A primary goal expressed within this motivation was to derive pleasure from causing the suffering. This motive was explained by Kellert and Felthous as sometimes being related to a desire to exercise power and control over an animal as a way of compensating for feelings of weakness or vulnerability.
Relating to the displacement of aggression viiifrustrated aggression is typically involved.
Many of the aggressive participants in Kellert and Felthous' study reported being physically abused as children. Participants' self-reports were supportive of displaced aggression, typically involving authority figures who they reported hating or fearing.
Their abuse of animals reportedly served as a displaced expression of the violence they experienced. Indeed, displaced aggression has been described to be a robust phenomenon in the human aggression literature [ 1415 ]. With regard to acting out of prejudice against a particular species or breed vthis motivation can be best understood with reference to Bandura's [ 1617 ] moral disengagement theory.
According to Bandura, certain mechanisms can explain why and when even people who otherwise have normal or even high moral standards sometimes behave in ways that could be considered reprehensible.A feral child (also called wild child) she could not speak, would jump at the door and bark as caretakers left, and had "clear attributes of an animal".
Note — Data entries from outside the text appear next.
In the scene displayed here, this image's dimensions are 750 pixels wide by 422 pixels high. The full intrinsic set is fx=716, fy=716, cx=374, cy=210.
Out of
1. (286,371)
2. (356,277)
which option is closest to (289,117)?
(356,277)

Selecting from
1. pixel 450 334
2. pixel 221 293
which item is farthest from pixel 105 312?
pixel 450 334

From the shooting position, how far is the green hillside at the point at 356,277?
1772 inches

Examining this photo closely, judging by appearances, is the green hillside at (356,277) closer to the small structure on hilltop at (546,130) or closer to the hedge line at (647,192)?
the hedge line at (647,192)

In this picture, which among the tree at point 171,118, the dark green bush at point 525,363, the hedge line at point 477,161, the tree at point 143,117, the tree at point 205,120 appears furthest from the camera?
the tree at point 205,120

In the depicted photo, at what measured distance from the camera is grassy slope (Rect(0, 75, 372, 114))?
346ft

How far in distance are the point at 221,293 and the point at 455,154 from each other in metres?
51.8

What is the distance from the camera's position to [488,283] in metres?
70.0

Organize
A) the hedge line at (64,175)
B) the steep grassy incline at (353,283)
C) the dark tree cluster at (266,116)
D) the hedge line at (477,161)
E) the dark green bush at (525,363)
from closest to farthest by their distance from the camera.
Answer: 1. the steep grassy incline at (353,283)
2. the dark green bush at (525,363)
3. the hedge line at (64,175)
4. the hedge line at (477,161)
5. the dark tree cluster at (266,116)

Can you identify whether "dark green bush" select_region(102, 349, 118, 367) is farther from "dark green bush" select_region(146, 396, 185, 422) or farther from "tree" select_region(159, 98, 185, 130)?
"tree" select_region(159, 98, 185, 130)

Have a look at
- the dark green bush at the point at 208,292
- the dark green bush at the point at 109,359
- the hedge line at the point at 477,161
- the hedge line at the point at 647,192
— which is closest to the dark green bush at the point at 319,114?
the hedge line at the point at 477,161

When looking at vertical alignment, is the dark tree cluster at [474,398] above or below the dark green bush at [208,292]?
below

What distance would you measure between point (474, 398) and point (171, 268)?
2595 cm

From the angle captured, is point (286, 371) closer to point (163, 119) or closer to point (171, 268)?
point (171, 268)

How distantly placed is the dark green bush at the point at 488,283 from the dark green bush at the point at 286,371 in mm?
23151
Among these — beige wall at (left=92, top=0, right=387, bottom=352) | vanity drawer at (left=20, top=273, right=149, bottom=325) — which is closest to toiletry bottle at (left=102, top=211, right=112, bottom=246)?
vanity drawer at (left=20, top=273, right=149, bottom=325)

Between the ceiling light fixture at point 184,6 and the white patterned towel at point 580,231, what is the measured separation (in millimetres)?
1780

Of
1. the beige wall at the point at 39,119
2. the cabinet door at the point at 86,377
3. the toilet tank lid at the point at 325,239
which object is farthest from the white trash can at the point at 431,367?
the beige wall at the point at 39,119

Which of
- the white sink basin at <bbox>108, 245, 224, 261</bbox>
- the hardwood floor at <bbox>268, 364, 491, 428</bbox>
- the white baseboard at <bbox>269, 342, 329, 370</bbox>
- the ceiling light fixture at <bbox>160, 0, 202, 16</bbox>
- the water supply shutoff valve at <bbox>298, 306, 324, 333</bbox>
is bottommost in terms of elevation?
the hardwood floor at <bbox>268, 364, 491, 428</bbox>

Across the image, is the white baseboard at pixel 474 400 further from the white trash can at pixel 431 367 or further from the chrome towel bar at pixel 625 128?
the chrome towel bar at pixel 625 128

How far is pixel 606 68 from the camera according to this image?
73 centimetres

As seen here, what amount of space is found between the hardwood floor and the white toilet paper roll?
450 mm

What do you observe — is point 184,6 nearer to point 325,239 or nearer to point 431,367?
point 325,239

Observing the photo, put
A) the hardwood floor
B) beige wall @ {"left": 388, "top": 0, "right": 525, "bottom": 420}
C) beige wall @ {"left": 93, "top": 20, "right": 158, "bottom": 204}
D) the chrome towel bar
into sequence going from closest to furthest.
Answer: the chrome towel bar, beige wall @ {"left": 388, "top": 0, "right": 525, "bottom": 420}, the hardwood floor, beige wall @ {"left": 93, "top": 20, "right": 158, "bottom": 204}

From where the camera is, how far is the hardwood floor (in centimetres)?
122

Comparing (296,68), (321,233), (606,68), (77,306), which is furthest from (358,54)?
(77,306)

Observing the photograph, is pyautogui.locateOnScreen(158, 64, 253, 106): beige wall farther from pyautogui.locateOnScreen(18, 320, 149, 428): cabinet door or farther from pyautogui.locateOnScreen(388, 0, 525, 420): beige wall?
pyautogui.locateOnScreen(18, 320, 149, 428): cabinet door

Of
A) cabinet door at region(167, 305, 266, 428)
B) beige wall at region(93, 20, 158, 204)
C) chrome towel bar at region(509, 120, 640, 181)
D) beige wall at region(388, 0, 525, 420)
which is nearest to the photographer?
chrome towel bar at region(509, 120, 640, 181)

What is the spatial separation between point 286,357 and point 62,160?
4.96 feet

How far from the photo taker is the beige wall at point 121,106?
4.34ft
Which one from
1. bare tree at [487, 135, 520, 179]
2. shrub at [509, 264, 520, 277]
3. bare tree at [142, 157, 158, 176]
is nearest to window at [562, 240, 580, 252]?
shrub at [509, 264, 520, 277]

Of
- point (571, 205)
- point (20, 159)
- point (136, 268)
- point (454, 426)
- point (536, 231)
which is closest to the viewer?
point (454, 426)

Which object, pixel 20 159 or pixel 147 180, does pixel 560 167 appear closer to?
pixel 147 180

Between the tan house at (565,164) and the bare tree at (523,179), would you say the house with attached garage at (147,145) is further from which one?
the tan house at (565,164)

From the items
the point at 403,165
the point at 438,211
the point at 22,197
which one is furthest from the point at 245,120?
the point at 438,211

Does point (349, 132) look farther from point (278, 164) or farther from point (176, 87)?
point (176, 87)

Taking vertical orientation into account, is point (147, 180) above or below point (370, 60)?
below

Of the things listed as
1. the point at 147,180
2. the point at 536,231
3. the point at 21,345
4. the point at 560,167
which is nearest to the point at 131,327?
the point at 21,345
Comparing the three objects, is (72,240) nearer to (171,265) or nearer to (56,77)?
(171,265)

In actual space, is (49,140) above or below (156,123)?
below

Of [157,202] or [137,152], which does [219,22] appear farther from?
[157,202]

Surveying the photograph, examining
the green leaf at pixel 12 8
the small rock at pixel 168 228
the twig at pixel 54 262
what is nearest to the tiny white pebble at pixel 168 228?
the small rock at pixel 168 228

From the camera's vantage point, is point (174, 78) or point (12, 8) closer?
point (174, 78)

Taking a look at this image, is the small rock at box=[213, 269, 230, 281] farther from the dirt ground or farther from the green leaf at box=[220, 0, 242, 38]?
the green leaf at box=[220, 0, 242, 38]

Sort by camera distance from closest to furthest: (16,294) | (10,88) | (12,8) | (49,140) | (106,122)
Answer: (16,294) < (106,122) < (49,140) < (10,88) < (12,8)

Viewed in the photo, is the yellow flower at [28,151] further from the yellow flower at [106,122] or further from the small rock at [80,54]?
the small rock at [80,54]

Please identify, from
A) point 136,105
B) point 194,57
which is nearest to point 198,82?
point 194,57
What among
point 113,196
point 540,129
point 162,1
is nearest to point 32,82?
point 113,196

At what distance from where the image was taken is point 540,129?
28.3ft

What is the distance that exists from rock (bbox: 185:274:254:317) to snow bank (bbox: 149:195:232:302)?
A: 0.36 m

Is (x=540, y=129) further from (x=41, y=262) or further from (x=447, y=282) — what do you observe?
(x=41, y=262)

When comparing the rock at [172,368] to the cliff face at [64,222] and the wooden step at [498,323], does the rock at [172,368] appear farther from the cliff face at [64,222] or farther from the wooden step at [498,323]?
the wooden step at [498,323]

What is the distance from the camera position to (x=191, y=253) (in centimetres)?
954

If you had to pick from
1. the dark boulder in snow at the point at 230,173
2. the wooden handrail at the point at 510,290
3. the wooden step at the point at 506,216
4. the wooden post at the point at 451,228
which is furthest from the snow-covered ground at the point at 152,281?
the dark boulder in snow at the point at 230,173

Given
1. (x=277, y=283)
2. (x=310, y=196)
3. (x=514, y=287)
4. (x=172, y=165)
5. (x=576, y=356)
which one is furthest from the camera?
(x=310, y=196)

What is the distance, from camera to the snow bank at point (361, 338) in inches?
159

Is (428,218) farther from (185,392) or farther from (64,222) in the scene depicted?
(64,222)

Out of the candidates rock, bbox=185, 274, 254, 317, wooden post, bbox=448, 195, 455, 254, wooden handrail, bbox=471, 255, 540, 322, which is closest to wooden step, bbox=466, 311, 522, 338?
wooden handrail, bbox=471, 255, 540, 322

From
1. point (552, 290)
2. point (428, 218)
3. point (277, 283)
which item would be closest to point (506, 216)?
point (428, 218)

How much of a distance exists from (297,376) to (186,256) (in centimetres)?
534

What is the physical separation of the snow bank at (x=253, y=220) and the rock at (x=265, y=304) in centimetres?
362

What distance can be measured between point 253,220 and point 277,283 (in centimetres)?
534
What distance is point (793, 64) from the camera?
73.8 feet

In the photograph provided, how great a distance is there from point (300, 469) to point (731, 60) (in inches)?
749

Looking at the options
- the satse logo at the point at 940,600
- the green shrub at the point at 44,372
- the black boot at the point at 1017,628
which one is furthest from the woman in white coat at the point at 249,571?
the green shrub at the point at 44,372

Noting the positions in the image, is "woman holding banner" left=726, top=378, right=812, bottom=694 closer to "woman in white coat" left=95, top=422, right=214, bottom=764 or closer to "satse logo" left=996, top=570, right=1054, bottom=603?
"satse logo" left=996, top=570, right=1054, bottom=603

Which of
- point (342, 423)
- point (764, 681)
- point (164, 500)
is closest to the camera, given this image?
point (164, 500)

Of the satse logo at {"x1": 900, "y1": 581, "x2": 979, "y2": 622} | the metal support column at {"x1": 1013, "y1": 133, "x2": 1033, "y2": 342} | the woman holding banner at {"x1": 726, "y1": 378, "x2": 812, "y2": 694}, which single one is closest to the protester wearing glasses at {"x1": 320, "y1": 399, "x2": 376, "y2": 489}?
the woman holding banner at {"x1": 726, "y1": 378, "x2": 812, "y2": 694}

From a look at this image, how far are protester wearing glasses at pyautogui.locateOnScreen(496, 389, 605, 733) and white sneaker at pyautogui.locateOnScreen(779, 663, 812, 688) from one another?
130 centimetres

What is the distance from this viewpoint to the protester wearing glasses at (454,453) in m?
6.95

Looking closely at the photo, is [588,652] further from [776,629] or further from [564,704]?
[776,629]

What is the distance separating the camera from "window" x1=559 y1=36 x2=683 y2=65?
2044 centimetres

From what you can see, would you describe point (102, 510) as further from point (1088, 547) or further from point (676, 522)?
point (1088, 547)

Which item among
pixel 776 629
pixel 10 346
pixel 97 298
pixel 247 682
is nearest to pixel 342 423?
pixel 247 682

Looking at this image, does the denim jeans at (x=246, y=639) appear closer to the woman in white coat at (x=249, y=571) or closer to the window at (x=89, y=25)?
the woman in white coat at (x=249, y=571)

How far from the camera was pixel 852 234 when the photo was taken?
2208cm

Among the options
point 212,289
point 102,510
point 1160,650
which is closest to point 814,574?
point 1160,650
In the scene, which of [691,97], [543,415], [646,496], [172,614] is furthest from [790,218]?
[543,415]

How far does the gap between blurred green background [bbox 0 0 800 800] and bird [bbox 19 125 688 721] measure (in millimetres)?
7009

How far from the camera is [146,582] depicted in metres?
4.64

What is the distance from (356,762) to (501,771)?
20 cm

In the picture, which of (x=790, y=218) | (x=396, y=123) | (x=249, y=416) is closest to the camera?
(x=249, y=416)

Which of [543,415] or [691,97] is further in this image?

Sujit’s behaviour has improved, but he will never learn to speak and he remains profoundly disabled.
Significance of Animal Behavior Research Two of our journals Animal Behaviour and Behavior Ecology and Sociobiology rank in the top six behavioral science AND zoological journals in terms of impact as measured by the Science Citation Index. Maier and Seligman on learned helplessness has had a similar effect on child development and.
Ethology is the scientific and objective study of animal behaviour, usually with a focus on behaviour under natural conditions, and viewing behaviour as an evolutionarily adaptive trait.
A feral child (also called wild child) is a human child who has lived isolated from human contact from a very young age, where they have little or no experience of human care, behavior or human language.
There are several confirmed cases and other speculative ones. Normal Child Behavior. How do I know if my child's behavior is normal?
Parents often have difficulty telling the difference between variations in normal behavior and true behavioral problems.
In reality, the difference between normal and abnormal behavior is not always clear; usually it . Children with Sexual Behavior Problems: What is normal and what is not?
Most people can recall a time where, as a child, you were curious about sexual development. It’s not uncommon for young children to engage in “doctor” play or ask questions about genital differences of the opposite sex. Touching animal genitals: Sexual behaviors.